WORK ORDER: Transcribe each entry shown below with no difference from the original.

[Start of section]

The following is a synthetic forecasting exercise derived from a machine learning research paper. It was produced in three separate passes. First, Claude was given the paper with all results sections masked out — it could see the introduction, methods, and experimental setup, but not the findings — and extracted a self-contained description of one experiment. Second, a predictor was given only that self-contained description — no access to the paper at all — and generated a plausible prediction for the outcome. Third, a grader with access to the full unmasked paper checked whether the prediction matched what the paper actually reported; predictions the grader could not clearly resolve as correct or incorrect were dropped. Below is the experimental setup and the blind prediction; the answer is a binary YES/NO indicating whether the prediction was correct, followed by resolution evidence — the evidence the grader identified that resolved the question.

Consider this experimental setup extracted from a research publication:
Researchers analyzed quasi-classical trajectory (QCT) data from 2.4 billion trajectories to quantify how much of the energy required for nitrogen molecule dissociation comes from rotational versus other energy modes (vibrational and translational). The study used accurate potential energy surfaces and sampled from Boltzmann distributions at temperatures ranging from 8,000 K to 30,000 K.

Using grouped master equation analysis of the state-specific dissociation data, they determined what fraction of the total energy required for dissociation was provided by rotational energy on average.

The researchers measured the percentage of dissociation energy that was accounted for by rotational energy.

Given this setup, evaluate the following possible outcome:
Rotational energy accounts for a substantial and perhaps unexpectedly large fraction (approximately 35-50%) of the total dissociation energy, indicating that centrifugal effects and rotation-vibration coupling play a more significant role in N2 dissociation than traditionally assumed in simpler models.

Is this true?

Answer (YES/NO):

[End of section]

ANSWER BELOW:
The following is a synthetic forecasting exercise derived from a machine learning research paper. It was produced in three separate passes. First, Claude was given the paper with all results sections masked out — it could see the introduction, methods, and experimental setup, but not the findings — and extracted a self-contained description of one experiment. Second, a predictor was given only that self-contained description — no access to the paper at all — and generated a plausible prediction for the outcome. Third, a grader with access to the full unmasked paper checked whether the prediction matched what the paper actually reported; predictions the grader could not clearly resolve as correct or incorrect were dropped. Below is the experimental setup and the blind prediction; the answer is a binary YES/NO indicating whether the prediction was correct, followed by resolution evidence — the evidence the grader identified that resolved the question.

Consider this experimental setup extracted from a research publication:
Researchers analyzed quasi-classical trajectory (QCT) data from 2.4 billion trajectories to quantify how much of the energy required for nitrogen molecule dissociation comes from rotational versus other energy modes (vibrational and translational). The study used accurate potential energy surfaces and sampled from Boltzmann distributions at temperatures ranging from 8,000 K to 30,000 K.

Using grouped master equation analysis of the state-specific dissociation data, they determined what fraction of the total energy required for dissociation was provided by rotational energy on average.

The researchers measured the percentage of dissociation energy that was accounted for by rotational energy.

Given this setup, evaluate the following possible outcome:
Rotational energy accounts for a substantial and perhaps unexpectedly large fraction (approximately 35-50%) of the total dissociation energy, indicating that centrifugal effects and rotation-vibration coupling play a more significant role in N2 dissociation than traditionally assumed in simpler models.

Is this true?

Answer (YES/NO):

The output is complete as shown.